Thomson is concerned about the loss of experience and depth of reporting in newspapers. He said when he went to Beijing (in the early 1990s), even local American papers had a correspondent there. But you’d never see that today. He gave the example of the business pagers in many newspapers, which have become a home for “cheesy personal finance” stories, like “10 ways to reduce your tax”. “That’s not investigative journalism. There’s fewer facts and more argument.”
In this, he paid tribute to his boss Rupert Murdoch, who he said had continued his vast investment in serious journalism even when it wasn’t profitable. “If it wasn’t for Rupert, the Times of London wouldn’t be published today,” Thomson said (Thomson is a former editor of the Times).
Later, after the event, Thomson said News Corp was profitable because of its cross-subsidisation, but that journalism should ultimately pay for itself. “Otherwise, it depends on someone’s personal passion or sense of responsibility [to keep the cross-subsidisation going].” And the whole thing would be a lot easier if the money from viewing content through new platforms went to the content creators rather than the distributors.

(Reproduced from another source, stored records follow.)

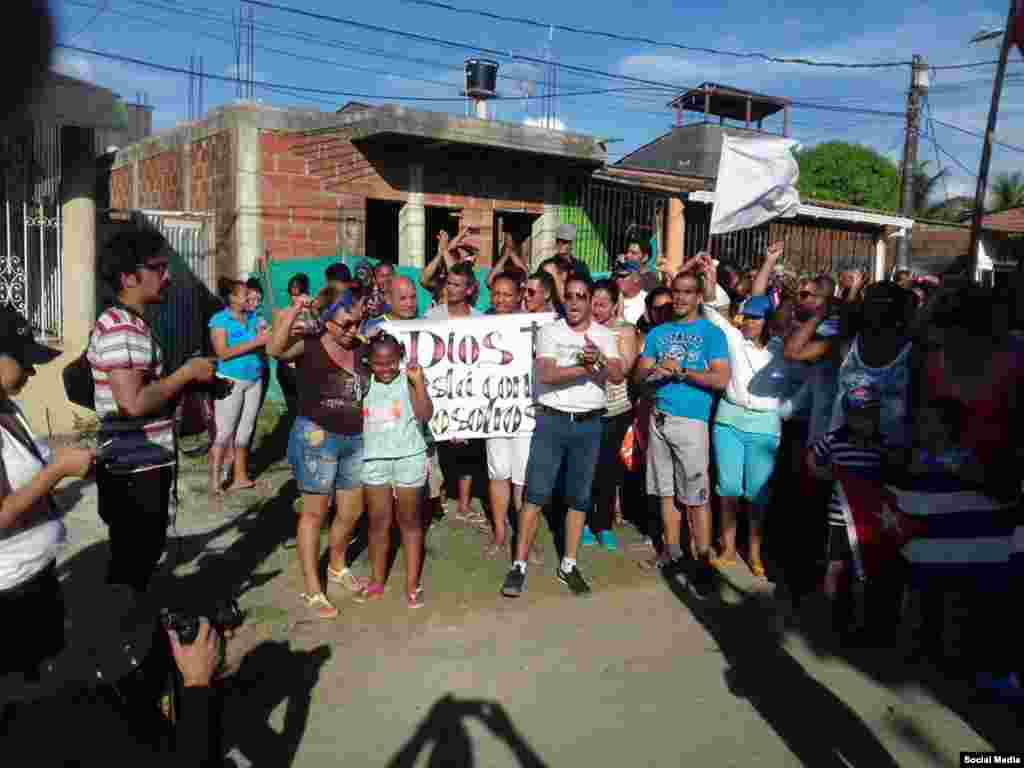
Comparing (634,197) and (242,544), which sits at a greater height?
(634,197)

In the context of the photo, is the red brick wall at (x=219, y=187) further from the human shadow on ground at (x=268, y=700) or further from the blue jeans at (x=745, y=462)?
the human shadow on ground at (x=268, y=700)

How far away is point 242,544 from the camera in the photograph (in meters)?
6.16

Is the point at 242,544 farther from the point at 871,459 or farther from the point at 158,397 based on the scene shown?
the point at 871,459

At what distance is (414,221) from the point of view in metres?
11.9

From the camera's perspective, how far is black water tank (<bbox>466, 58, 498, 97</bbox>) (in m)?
13.7

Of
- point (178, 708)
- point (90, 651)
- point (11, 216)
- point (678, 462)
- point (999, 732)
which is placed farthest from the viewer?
point (11, 216)

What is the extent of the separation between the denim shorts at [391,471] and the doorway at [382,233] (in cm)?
900

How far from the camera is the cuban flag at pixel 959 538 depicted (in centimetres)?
402

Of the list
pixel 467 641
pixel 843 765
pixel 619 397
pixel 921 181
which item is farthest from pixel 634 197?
pixel 921 181

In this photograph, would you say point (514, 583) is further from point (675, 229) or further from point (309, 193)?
point (675, 229)

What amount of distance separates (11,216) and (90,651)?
725 cm

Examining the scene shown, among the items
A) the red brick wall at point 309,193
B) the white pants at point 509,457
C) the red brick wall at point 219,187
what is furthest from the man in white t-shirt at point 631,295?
the red brick wall at point 219,187

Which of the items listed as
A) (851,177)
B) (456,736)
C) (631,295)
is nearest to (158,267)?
(456,736)

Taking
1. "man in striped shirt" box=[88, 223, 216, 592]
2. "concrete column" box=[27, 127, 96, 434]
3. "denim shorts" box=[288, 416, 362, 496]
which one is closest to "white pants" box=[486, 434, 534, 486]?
"denim shorts" box=[288, 416, 362, 496]
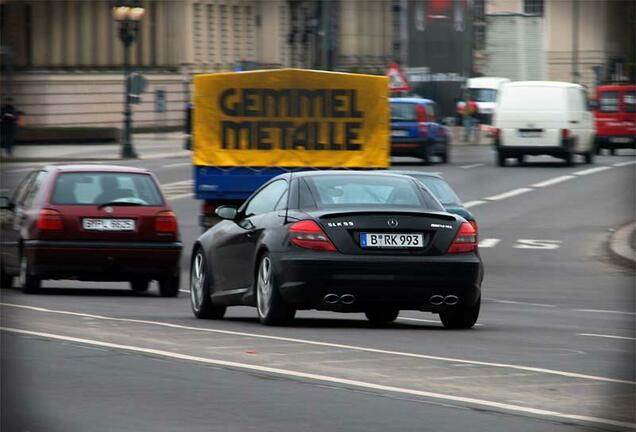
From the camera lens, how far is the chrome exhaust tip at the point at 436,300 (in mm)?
10461

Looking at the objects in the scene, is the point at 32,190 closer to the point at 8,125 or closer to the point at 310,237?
the point at 310,237

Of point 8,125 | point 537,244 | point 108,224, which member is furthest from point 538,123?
point 8,125

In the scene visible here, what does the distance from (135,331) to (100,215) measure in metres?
4.99

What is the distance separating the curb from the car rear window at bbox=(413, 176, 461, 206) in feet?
13.4

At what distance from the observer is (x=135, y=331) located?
10234 millimetres

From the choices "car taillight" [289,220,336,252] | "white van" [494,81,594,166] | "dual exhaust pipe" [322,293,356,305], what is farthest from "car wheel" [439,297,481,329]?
"white van" [494,81,594,166]

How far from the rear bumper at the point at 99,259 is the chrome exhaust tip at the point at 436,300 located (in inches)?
206

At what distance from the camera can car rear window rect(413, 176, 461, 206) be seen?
632 inches

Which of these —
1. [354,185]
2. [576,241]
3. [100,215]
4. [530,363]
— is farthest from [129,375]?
[576,241]

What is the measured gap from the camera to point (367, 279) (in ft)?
33.8

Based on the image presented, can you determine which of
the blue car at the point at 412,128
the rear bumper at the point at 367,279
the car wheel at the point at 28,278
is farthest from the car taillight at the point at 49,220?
the blue car at the point at 412,128

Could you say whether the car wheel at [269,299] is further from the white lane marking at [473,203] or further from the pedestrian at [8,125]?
the white lane marking at [473,203]

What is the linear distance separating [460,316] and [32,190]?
624cm

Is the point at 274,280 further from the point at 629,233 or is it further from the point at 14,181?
the point at 629,233
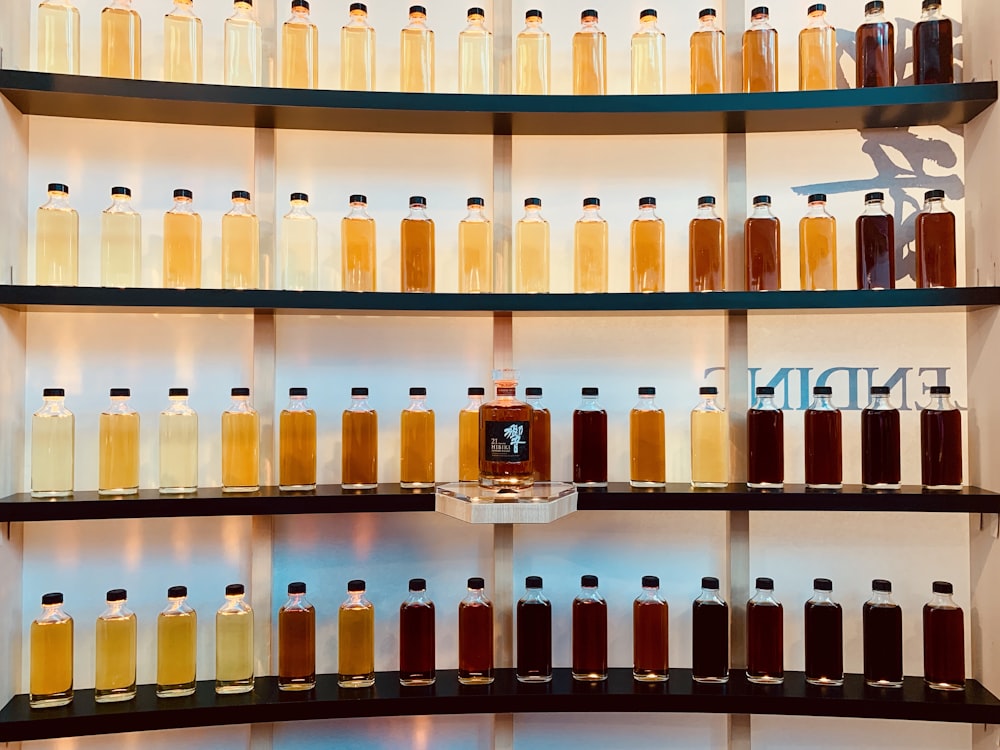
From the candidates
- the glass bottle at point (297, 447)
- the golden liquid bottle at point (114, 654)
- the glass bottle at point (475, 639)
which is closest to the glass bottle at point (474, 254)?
the glass bottle at point (297, 447)

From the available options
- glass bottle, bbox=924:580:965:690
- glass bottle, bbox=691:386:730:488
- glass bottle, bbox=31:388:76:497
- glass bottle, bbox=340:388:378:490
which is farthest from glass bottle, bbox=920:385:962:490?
glass bottle, bbox=31:388:76:497

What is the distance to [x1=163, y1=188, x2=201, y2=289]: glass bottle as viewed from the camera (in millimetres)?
1669

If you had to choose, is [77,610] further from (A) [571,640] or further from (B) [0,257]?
(A) [571,640]

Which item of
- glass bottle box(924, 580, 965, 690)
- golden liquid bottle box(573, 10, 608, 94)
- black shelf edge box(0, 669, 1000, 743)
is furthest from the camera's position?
golden liquid bottle box(573, 10, 608, 94)

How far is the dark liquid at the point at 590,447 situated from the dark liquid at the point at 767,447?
34cm

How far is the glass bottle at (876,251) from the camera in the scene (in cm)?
167

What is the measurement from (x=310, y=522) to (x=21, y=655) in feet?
2.28

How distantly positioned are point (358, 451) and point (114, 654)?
67 cm

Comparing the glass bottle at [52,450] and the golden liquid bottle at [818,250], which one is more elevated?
the golden liquid bottle at [818,250]

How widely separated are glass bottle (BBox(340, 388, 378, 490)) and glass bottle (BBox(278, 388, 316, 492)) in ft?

That’s a jibe at Google. Last month, Thomson wrote to regulators in Europe saying Google was “stifling competition” and demanding action on its dominance of search. Speaking yesterday, Thomson repeated his claim that the company had “a platform for piracy”.
“If Google has an immense amount of intimate detail about what you do and they sell that detail, how can they not know which sites are pirate sites? In the end, it’s in the interests of all people who create and access content to make sure there’s a constant flow of great content.”
During his speech Thomson had said that on average, 25% of those who paid for creative content like Game of Thrones also pirated it. Crikey asked him if given this statistic, he believed content creators should be held responsible for making their content accessible easily and quickly, if for no reason than to avoid those who paid for it becoming familiar with the mechanics of accessing that content illegally.
Thomson said you couldn’t overcome a familiarity with pirating, so the solution was a broader cultural shift in people’s attitudes. He asked why ISPs weren’t behaving like Village Roadshow and taking out full-page ads in the newspapers urging people not to pirate content. “You need to have a cultural check.”
“You should think, I may be getting it 24 hours ahead because I’ve pirated the US version, but why shouldn’t I wait 24 hours?”